Unique Insignificance

The human condition is rooted in contradictions and ambiguities. We know life’s a struggle and our only option is to fight. Your battle is yours alone. But it plays out alongside mine. I’m no better at resisting than you. We make up the world, but the world doesn’t need us to continue. We are tragic miracles, gone before our time has come.

One-Person Play

I recently finished Toward a Philosophy of the Act by Russian philosopher M.M. Bakhtin. The essay affected me deeply as I continue undergoing some major life changes.

Bakhtin argues that the purest measure of my life is found in the actions I take. Life is always coming at me; it’s full of numerous possibilities. From moment-to-moment, day-to-day, year-to-year, etc., I must acknowledge my uniqueness in Being and then actualize my potential through the actions I perform.

But nothing tells me how I should live my life. There is no “out-there” to guide my actions.
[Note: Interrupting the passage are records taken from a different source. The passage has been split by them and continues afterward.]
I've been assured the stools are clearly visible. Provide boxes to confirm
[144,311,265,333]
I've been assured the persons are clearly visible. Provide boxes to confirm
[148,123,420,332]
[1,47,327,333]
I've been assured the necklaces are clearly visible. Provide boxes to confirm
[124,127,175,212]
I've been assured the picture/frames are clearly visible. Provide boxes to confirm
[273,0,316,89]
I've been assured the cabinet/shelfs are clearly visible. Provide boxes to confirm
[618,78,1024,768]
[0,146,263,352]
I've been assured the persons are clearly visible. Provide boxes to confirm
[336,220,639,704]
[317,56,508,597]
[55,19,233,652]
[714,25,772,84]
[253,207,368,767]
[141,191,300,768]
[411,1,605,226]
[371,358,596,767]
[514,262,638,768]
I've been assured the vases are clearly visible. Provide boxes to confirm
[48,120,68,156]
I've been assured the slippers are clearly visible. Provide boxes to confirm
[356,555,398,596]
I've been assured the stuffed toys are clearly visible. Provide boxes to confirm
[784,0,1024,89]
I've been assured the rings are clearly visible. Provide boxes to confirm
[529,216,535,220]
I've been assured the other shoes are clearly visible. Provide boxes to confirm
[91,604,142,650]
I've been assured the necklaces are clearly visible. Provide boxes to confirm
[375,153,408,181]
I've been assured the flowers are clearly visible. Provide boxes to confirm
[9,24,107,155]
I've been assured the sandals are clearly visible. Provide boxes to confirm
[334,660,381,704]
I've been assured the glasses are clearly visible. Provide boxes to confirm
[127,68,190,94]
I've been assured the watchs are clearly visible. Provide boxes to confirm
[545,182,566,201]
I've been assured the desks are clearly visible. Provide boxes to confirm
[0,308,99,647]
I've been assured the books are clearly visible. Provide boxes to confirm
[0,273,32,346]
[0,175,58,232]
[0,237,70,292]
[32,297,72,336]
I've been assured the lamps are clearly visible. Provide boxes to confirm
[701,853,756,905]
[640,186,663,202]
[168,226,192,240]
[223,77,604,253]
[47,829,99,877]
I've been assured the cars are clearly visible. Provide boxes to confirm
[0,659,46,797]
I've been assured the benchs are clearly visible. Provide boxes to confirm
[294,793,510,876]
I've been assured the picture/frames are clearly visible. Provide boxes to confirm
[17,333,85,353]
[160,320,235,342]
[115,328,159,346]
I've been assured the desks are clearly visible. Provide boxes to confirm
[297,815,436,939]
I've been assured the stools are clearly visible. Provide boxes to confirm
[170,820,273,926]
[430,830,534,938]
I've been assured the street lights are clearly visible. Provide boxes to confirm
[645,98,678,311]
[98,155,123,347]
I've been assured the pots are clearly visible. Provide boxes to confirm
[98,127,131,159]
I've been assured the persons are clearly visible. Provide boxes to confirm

Any concept of morality or “man must do this” maxim means little to me as a unique being. It’s an abstraction that leads only to confusion and doesn’t guarantee my cooperation or ensure that I’ll derive a sense of purpose if I follow the Rules.

Instead of looking for help from the universe or other outside forces, I must realize that I have “no alibi in Being.” This means that I owe it to myself to make something of my life by continually acting out my potential. No one can make my life for me but me. And I can’t compel you to make your life for you.

It’s some pretty heady stuff that at its core seems so natural to me. I have only myself to praise or blame for how my life unfolds. There’s freedom in knowing this, even while remembering that as long as I’m alive there is no escape from Being. Not choosing (or the illusion of it) is a choice in itself.

To Be Determined

A recent viewing of “The Adjustment Bureau” left my mind buzzing with thoughts about fate and free will, a subject that interests me deeply. It doesn’t matter how the plot plays out; a film that tackles the nature of human agency is enough to get me going intellectually.

I’ve spent a great deal of my life feeling my way through the world. Some conditions and experiences I’ve created on my own, or at least I think I have. Some parts of my life simply have happened to me, out of my control—or at least it appears this way. The truth is that I have no idea what I’ve chosen versus what’s chosen me.

Many times, when I’m wondering if I made a choice solely on my own, or if the universe or some higher force pushed me toward a decision it “wanted” me to make, I look beyond. Way beyond.

“You’ll find out the truth about life one day—after death,” I tell myself. This comforts me briefly, for I soon realize that even if this were true I’d be unable to do anything about my existence, being dead and all.

Perhaps I’ll never realize the extent of my agency. Perhaps knowing would alter how I experience the world. Perhaps pondering big questions is enough to keep me going, pushing through the bad and relishing the good.

I’ll end with a quote from another movie, the 1994 Tom Hanks classic “Forrest Gump.”

Ever the philosopher, Forrest declares in the film’s final moments: “I don’t know if we each have a destiny, or if we’re all just floating around accidental-like on a breeze, but I—I think maybe it’s both. Maybe both is happening at the same time.”